Tekstblok:

========

De arteria lumbalis is een slagader die ontstaat uit de aorta abdominalis. Deze arterie komt meestal in vier paren voor (dus in totaal acht), aan de achterkant van de aorta. Elk paar is ter hoogte van een wervellichamen van de een van de lendenwervels.

Anatomische variatie[bewerken | brontekst bewerken]

Meestal zijn er vier paren aanwezig. De arteriën ontspringen aan de achterzijde van de aorta. Soms is een vijfde paar aanwezig. Deze bloedvaten zijn meestal kleiner dan de andere vier paren. Het vijfde paar ontstaat uit de arteria sacralis mediana.

Verloop[bewerken | brontekst bewerken]

De arteriae lumbales lopen naar de zijkant en naar achter langs de wervellichamen, naar de ruimtes tussen de processus transversales, de zijwaartse uitsteeksels, van de wervellichamen. De bloedvaten lopen verder naar de buikwand. De slagaders aan de rechterkant lopen achter de onderste holle ader langs. De bovenste twee paren lopen ook langs het crus van het middenrif aan hun kant. Het verloop is verder achter de musculus psoas major en de plexus sacralis langs.

Hierna lopen de arteriae langs de musculus quadratus lumborum, de bovenste drie vaak achter- en de vierde voorlangs. Vlak na deze spier gaan de bloedvaten dwars door de aponeurose van de rechte buikspier, musculus rectus abdominis. Vervolgens lopen ze tussen twee spieren, de hiervoorgenoemde musculus rectus abdominis en de musculus obliquus internus.

Ze vormen verbindingen met vertakkingen van de arteria intercostalis inferior, arteria subcostalis, arteria iliolumbaris, arteria circumflexa ilium profunda en de arteria epigastria inferior.

Bloedvoorziening[bewerken | brontekst bewerken]

Ongeveer bij de passage langs de processus transversales, ontstaat een achtertak die naar de spieren en huid van de rug loopt. Er loopt ook een spinale tak naar de canalis vertebralis, het wervelkanaal.

========

Uittreksel gegevens:
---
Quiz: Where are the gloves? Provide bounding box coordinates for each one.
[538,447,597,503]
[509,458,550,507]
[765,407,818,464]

========

Vragen bij materiaal:
- A) Schrijf uit de tekst over de arteria lumbalis het stuk over dat begint bij "Verloop[bewerken | brontekst" en doorloopt tot en met "plexus sacralis langs.".
- B) Uit welke slagader ontstaat volgens de tekst over de arteria lumbalis het vijfde paar, als dat aanwezig is?
De rijen staan los van de tekst.

Antwoorden oefening:
- A)
Verloop[bewerken | brontekst bewerken]

De arteriae lumbales lopen naar de zijkant en naar achter langs de wervellichamen, naar de ruimtes tussen de processus transversales, de zijwaartse uitsteeksels, van de wervellichamen. De bloedvaten lopen verder naar de buikwand. De slagaders aan de rechterkant lopen achter de onderste holle ader langs. De bovenste twee paren lopen ook langs het crus van het middenrif aan hun kant. Het verloop is verder achter de musculus psoas major en de plexus sacralis langs.

- B) Uit de arteria sacralis mediana.